Best Light Heavyweight Prospects outside the UFC
Many fans feel as if the UFC and matchmaker Joe Silva have dropped the ball when it comes to replenishing the ranks of the heavier weight divisions. There are a host of reasons for why that may be true.
Some claim that athletes over 6’0 tall and 200 lbs. are likely competing in other sports. Other common reasons I have seen thrown around are as follows: it is more difficult for heavier weight fighters to find fights on the regional circuit, finding suitable training partners, and suffer a much higher rate in fights ending in KO (shorter careers/more risk).
Here is just a small sample size of current light heavyweights that have thus far not signed with the UFC, Bellator, or WSOF.

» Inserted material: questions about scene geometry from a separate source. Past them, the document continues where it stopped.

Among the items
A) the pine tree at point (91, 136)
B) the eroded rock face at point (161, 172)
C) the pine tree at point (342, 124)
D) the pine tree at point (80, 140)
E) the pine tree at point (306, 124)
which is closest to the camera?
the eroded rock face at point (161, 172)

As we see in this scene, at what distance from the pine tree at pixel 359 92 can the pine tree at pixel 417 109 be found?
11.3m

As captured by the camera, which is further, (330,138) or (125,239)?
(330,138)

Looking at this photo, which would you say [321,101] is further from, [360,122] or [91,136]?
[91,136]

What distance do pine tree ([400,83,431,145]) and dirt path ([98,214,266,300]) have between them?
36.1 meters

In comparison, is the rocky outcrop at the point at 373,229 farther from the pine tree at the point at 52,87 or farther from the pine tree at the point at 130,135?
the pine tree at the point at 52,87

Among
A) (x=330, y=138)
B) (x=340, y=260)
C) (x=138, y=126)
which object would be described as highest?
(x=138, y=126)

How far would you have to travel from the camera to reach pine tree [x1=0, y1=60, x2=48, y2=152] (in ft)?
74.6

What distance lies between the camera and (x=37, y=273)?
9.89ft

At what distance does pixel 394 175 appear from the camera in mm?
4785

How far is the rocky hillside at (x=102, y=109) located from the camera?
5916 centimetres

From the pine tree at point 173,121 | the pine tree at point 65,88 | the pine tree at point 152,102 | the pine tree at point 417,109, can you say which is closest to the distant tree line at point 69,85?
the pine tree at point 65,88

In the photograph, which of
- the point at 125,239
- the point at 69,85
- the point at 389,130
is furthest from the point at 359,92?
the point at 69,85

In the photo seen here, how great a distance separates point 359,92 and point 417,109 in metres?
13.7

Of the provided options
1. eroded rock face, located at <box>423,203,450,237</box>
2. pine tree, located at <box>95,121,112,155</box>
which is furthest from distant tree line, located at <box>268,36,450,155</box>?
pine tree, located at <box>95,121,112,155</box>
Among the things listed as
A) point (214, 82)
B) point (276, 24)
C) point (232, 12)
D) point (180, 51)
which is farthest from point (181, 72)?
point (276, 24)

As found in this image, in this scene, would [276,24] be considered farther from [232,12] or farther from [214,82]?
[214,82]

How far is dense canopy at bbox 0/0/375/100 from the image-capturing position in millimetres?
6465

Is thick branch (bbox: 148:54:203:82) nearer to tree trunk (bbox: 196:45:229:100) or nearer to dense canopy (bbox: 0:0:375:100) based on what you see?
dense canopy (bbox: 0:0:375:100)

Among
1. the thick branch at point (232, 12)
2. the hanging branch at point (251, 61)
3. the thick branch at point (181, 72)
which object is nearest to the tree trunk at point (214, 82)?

Stansbury is the clear #1 LHW prospect in the world. Stansbury nearly had his shot in the UFC, but was injured in the elimination round of TUF 19. Stansbury was dominating his opening round matchup against Chris Fields, but he ended up suffering a significant knee injury that required surgery. Stansbury has made his way back to the cage, and recently picked up a dominating submission win over fellow top prospect Jeremy Osheim. Stansbury has power in his hands and is very accurate with his strikes. Stansbury is a finisher and he has natural athleticism. He will likely struggle with elite level wrestlers and more technical fighters, but at this point in his career, he absolutely deserves an opportunity to fight in the UFC.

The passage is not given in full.